To check for obstructions in a ventilator tubing set, it is best to use a Back-Pressure Flow test. The BP Flow test measures the back pressure created by the part at a specific flow rate. Obstructions will cause the pressure to increase or decrease from the nominal value. This pressure change is compared to the programmed tolerance for pass/fail status. These flow values are very specific to each tubing set design. Variables like filters, tube diameter, and tube length can affect what an acceptable value is for one tube design but not for another.

How to Save Time

Unlike the ventilator device itself that can be used multiple times with many patients, the tubing assembly is a consumable product that can only be used by one patient. This makes high throughput essential to production.

The two best ways to reduce leak test cycle time for ventilator tube sets are:

  • Minimizing the test circuit volume
  • Use a multi-function leak tester that has both pressure decay and back-pressure flow as well as multiple test ports.
  • Ensure that the part is the choke of the system, not the test pneumatics.
  • Establish accurate but efficient test times.

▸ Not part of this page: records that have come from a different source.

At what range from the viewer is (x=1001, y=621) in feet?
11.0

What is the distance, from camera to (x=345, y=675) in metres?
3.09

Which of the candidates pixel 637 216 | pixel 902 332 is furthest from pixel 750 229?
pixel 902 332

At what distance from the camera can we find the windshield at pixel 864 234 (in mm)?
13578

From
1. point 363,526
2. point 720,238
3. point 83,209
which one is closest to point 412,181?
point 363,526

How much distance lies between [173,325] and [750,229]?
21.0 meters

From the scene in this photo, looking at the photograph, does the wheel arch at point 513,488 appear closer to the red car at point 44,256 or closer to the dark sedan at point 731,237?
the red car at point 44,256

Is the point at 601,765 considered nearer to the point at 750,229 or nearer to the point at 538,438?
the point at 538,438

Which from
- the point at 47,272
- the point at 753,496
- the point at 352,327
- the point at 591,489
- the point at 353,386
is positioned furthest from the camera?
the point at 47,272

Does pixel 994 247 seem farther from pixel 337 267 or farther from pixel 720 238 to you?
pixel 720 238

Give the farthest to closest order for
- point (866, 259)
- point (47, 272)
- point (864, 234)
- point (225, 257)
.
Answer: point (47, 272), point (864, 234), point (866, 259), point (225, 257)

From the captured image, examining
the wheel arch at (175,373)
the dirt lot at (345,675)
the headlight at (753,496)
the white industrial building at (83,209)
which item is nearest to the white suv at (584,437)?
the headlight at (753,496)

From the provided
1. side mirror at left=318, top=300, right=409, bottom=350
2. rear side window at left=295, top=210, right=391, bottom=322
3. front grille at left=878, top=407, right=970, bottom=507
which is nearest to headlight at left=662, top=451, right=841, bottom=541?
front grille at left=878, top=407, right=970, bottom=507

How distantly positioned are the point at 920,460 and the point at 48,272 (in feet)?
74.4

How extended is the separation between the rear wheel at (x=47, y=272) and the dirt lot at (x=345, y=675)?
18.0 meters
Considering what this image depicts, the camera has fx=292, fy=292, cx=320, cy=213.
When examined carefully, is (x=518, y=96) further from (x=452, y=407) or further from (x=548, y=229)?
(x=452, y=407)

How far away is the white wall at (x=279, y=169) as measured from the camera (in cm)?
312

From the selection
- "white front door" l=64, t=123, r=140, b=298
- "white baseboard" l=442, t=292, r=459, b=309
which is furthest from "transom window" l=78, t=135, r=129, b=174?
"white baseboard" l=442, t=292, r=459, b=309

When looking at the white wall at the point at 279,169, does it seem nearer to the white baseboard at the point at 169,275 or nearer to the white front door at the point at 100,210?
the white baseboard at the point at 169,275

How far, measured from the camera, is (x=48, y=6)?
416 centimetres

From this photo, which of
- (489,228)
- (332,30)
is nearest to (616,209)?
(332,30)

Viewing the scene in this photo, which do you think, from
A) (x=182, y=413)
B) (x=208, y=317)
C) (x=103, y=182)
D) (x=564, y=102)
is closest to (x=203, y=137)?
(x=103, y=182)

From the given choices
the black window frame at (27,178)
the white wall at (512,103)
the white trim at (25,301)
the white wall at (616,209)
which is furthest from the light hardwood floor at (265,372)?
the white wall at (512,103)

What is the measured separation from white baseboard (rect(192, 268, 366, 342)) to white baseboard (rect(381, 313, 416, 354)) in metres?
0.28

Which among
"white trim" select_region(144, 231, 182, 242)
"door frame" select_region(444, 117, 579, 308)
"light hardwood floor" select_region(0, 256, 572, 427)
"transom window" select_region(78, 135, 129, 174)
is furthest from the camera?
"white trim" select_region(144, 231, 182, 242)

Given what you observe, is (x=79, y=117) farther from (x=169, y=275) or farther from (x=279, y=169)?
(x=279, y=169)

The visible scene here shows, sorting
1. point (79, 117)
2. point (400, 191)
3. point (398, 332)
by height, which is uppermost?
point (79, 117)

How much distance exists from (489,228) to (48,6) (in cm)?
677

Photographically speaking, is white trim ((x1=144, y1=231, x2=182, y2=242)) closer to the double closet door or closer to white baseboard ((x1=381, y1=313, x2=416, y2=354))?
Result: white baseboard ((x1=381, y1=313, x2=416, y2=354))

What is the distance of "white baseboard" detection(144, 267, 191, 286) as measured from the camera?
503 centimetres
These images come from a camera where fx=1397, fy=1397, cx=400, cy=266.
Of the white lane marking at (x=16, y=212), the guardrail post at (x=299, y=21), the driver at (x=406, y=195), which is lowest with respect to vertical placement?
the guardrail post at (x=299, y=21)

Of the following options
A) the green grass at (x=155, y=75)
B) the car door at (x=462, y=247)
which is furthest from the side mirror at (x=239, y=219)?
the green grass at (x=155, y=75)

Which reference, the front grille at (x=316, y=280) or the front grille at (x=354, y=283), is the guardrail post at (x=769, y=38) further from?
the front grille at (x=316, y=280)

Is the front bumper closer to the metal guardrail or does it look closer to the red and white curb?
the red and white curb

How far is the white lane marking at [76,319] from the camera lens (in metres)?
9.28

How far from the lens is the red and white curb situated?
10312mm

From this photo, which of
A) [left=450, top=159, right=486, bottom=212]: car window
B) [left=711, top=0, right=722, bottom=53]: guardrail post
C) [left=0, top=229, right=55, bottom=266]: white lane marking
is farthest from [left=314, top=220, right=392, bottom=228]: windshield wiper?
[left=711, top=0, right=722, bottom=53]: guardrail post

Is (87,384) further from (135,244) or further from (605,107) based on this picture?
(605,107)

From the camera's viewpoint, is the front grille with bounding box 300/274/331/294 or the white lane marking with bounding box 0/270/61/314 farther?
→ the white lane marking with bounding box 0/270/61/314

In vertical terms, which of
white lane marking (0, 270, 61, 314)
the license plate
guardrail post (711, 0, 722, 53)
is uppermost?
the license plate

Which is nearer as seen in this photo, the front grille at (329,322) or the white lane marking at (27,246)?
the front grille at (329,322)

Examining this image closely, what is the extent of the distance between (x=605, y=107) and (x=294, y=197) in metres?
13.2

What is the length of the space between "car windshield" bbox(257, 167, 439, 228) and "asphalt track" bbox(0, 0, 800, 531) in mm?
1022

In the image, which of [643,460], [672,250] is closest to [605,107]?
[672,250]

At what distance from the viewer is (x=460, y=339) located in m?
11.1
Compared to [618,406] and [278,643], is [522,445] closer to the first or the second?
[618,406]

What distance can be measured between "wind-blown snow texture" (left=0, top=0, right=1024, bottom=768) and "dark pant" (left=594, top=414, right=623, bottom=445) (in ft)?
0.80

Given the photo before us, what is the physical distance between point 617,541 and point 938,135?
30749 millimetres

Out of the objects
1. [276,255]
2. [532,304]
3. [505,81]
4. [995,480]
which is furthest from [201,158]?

The nearer the leak tester is to the part under test, the faster the test can run. By eliminating excess volume contained in connection hoses and fittings, the sensitivity to pressure change increases. Geometric differences in the test lines and fittings (diameter changes) can cause pressure drops in the system.

A multi-tester is a leak tester that can perform multiple test types in a single machine. Zaxis pioneered this technology with the first ever multi-function tester. The Isaac HD by Zaxis can attach to a ventilator tube assembly, pressurize the part, run a PD test and immediately run a back-pressure flow test. The tubing set doesn’t have to go to a second testing cell for the second test, it is all done by one machine in a matter of seconds.

Conclusion

A global pandemic involving the spread of a novel virus that can severely affect the respiratory system has woefully increased the demand for medical ventilators and consumable tubing sets. Quality leak testing these life sustaining parts is critical. A Pressure Decay test coupled with a back-pressure Flow test can validate a parts functionality. Using a multi-tester such as the Isaac HD by Zaxis can save time and improve production throughput. Lastly minimizing the test circuit volume and optimizing test configuration parameters can decrease test times yielding a more efficient production process.

 

  1. Am J Respir Crit Care Med Vol. 196, P3-4, 2017 ATS Patient Education Series © 2017 American Thoracic Society – https://www.thoracic.org/patients/patient-resources/resources/mechanical-ventilation.pdf
  2. Positive end-expiratory pressure (PEEP)”. com. Citing: Saunders Comprehensive Veterinary Dictionary. 2007.